Visual spatial reasoning material

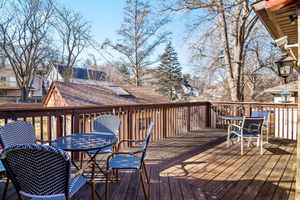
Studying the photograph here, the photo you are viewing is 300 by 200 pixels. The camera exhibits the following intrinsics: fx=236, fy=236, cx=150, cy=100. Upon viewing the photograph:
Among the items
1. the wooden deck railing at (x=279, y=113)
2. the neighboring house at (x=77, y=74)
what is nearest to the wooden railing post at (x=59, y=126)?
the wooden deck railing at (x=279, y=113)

## [Goal]
Print all of the material above word for word, but leave the pictures out.

## [Answer to this task]
Studying the photograph here, the photo you are viewing is 300 by 200 pixels. The camera exhibits the following intrinsics: fx=236, fy=236, cx=150, cy=100. Upon viewing the photograph:
Among the items
1. the wooden deck railing at (x=279, y=113)
2. the neighboring house at (x=77, y=74)
what is nearest to the wooden railing post at (x=59, y=126)?
the wooden deck railing at (x=279, y=113)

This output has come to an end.